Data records
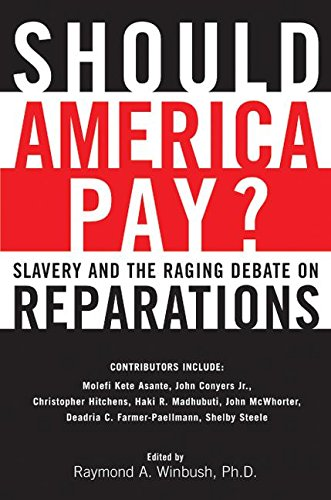 9780060083106: Should America Pay?: Slavery and the Raging Debate on Reparations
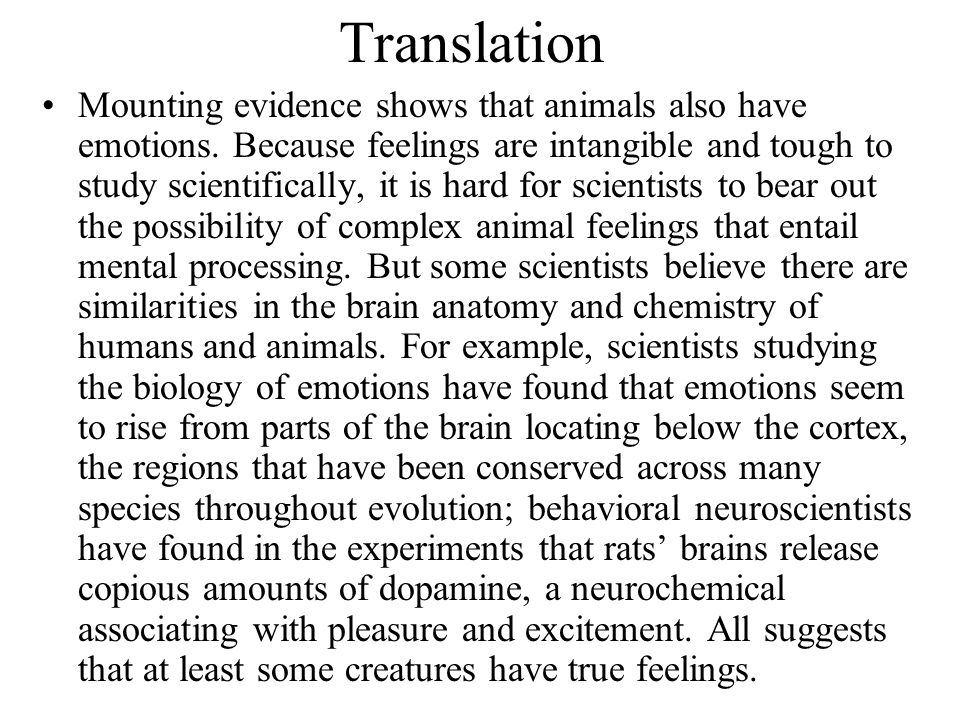 Translation Mounting evidence shows that animals also have emotions.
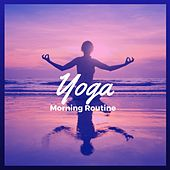 Play & Download Yoga Morning Routine – 30 New Age Yoga Songs for Your Morning Yoga Practice, Relaxing Background Meditation Music for Hatha Yoga and Kundalini, Soft Chakra Healing Sounds by Relaxation Meditation Yoga Music Masters | Napster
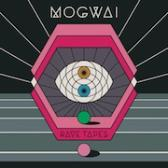 Mogwai Rave Tapes pack shot
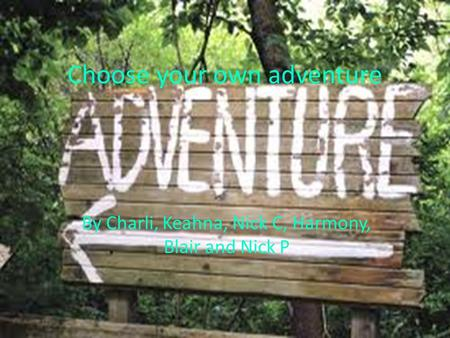 Choose your own adventure By Charli, Keahna, Nick C, Harmony, Blair and Nick P.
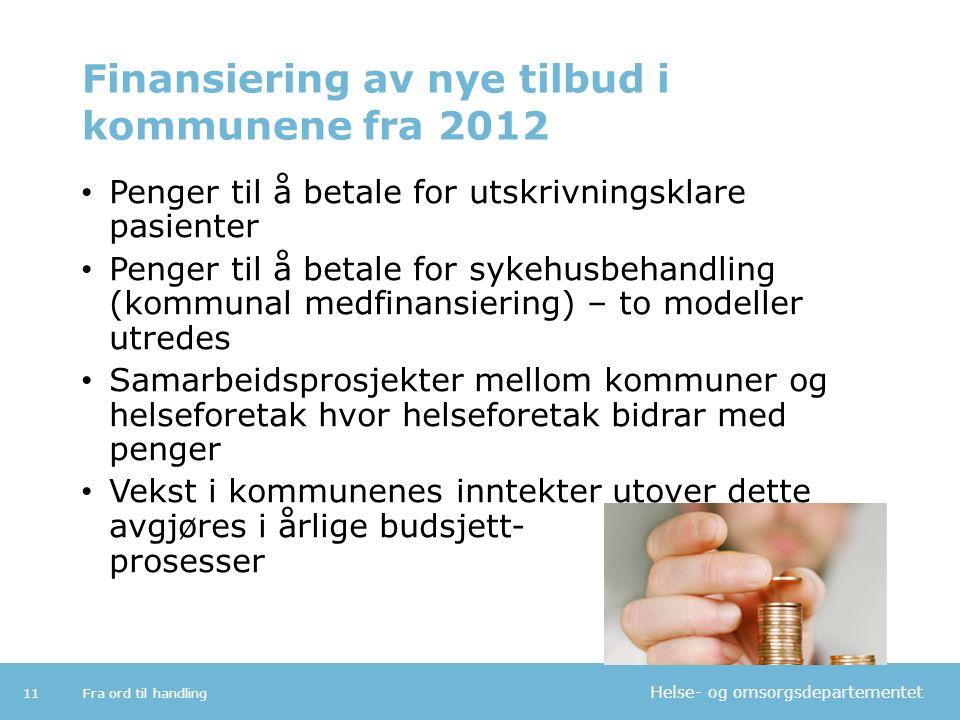 Helse- og omsorgsdepartementet Finansiering av nye tilbud i kommunene fra 2012 Penger til å betale for utskrivningsklare pasienter Penger til å betale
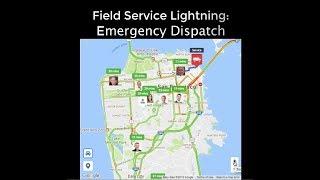 Emergency Dispatch - Field Service Lightning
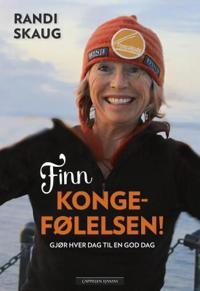 Finn kongefølelsen! - Randi Skaug | Ridgeroadrun.org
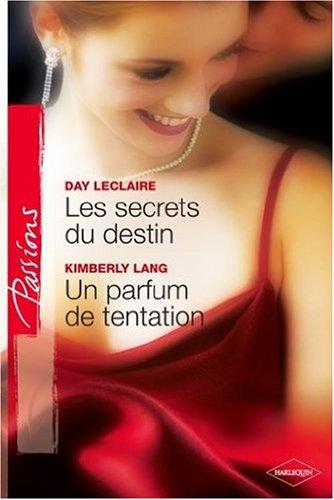 9782280808750: Les secrets du destin ; Un parfum de tentation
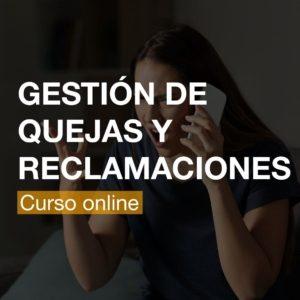 Curso Gestión de Quejas y Reclamaciones - Online | R&A BUSINESS TRAINING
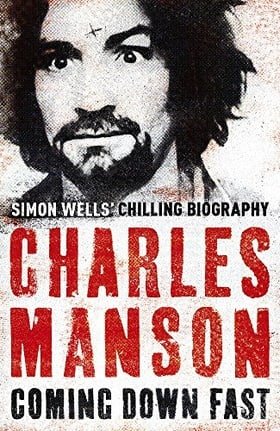 Charles Manson: Coming Down Fast - A Chilling Biography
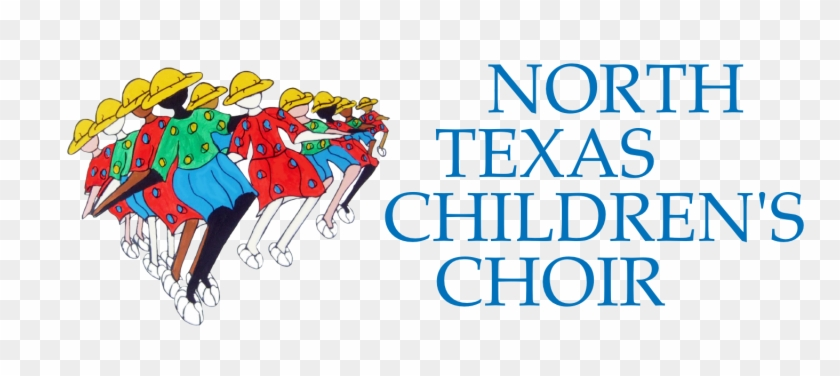 The Vision Of The North Texas Children's Choir Is To - Metroplex #115528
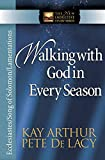 img - for Walking with God in Every Season: Ecclesiastes/Song of Solomon/Lamentations (The New Inductive Study Series) book / textbook / text book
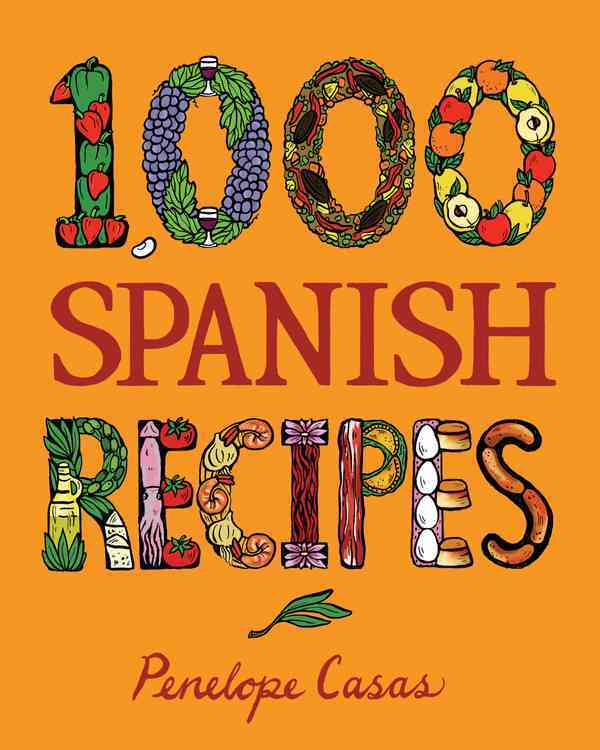 1,000 Spanish Recipes By Casas, Penelope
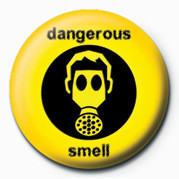 DANGEROUS SMELL Badges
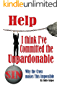 Help! I Think I've Committed the Unpardonable Sin: Why the Cross Makes This Impossible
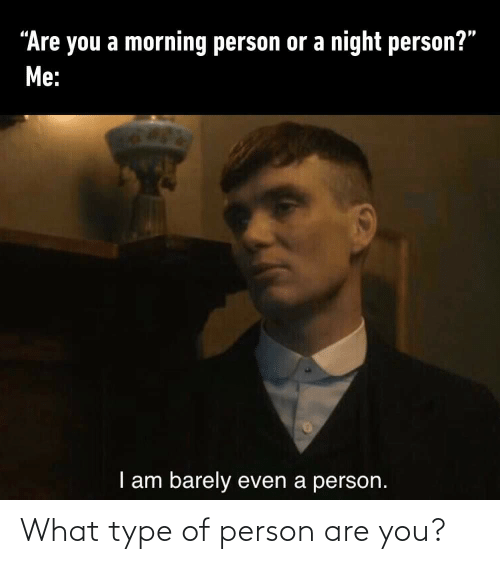type: What type of person are you?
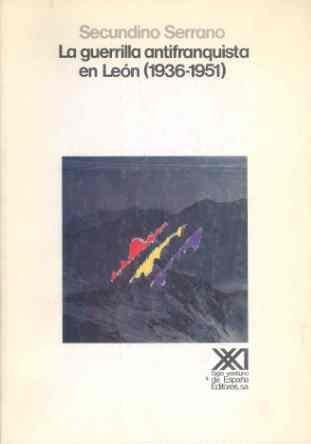 9788432306273: La guerrilla antifranquista en León (1936-1951) (Historia)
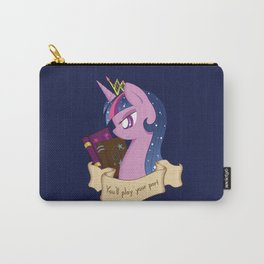You'll Play Your Part Carry-All Pouch
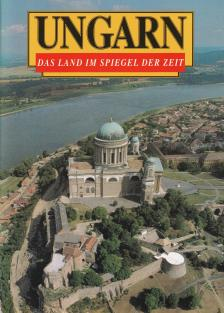 Klaudy Kinga - TÖRTÉNELMI SÉTÁK MAGYARORSZÁGON - NÉMET (UNGARN DAS LAND IM SPIEGEL DER ZEIT)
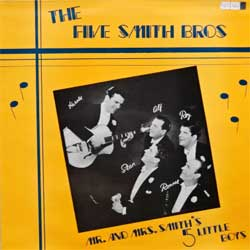 винил LP FIVE SMITH BROS ''Mr. And Mrs. Smith's 5 Little Boys'' (UK press, laminated, MWM 1020, ex/ex)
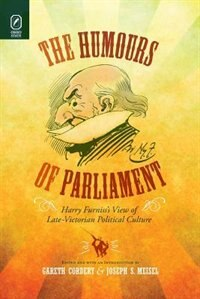 The Humours Of Parliament: Harry Furniss's View Of Late-victorian Political Culture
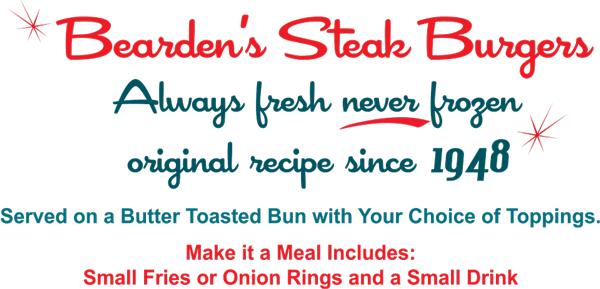 Bearden's Steak Burgers. Always fresh never frozen. Original recipe since 1948. Menu.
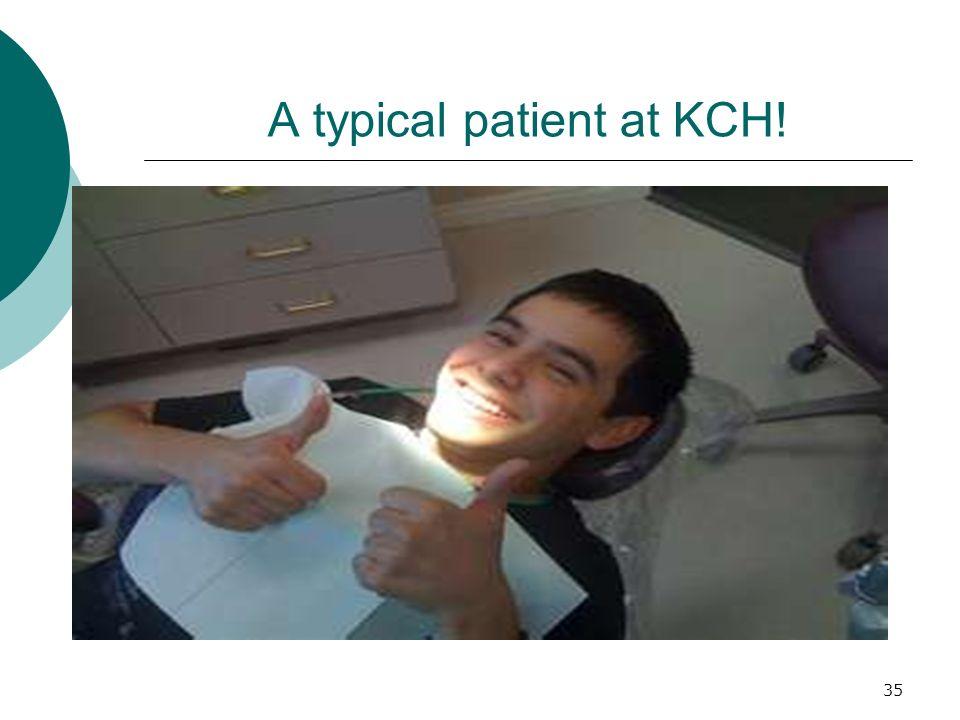 35 A typical patient at KCH!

*WORK ITEM:* Exactly reproduce the entries above, minus the pictures.

*WRITTEN REPLY:*
 9780060083106: Should America Pay?: Slavery and the Raging Debate on Reparations
 Translation Mounting evidence shows that animals also have emotions.
 Play & Download Yoga Morning Routine – 30 New Age Yoga Songs for Your Morning Yoga Practice, Relaxing Background Meditation Music for Hatha Yoga and Kundalini, Soft Chakra Healing Sounds by Relaxation Meditation Yoga Music Masters | Napster
 Mogwai Rave Tapes pack shot
 Choose your own adventure By Charli, Keahna, Nick C, Harmony, Blair and Nick P.
 Helse- og omsorgsdepartementet Finansiering av nye tilbud i kommunene fra 2012 Penger til å betale for utskrivningsklare pasienter Penger til å betale
 Emergency Dispatch - Field Service Lightning
 Finn kongefølelsen! - Randi Skaug | Ridgeroadrun.org
 9782280808750: Les secrets du destin ; Un parfum de tentation
 Curso Gestión de Quejas y Reclamaciones - Online | R&A BUSINESS TRAINING
 Charles Manson: Coming Down Fast - A Chilling Biography
 The Vision Of The North Texas Children's Choir Is To - Metroplex #115528
 img - for Walking with God in Every Season: Ecclesiastes/Song of Solomon/Lamentations (The New Inductive Study Series) book / textbook / text book
 1,000 Spanish Recipes By Casas, Penelope
 DANGEROUS SMELL Badges
 Help! I Think I've Committed the Unpardonable Sin: Why the Cross Makes This Impossible
type: What type of person are you?
 9788432306273: La guerrilla antifranquista en León (1936-1951) (Historia)
You'll Play Your Part Carry-All Pouch
 Klaudy Kinga - TÖRTÉNELMI SÉTÁK MAGYARORSZÁGON - NÉMET (UNGARN DAS LAND IM SPIEGEL DER ZEIT)
 винил LP FIVE SMITH BROS ''Mr. And Mrs. Smith's 5 Little Boys'' (UK press, laminated, MWM 1020, ex/ex)
 The Humours Of Parliament: Harry Furniss's View Of Late-victorian Political Culture
 Bearden's Steak Burgers. Always fresh never frozen. Original recipe since 1948. Menu.
 35 A typical patient at KCH!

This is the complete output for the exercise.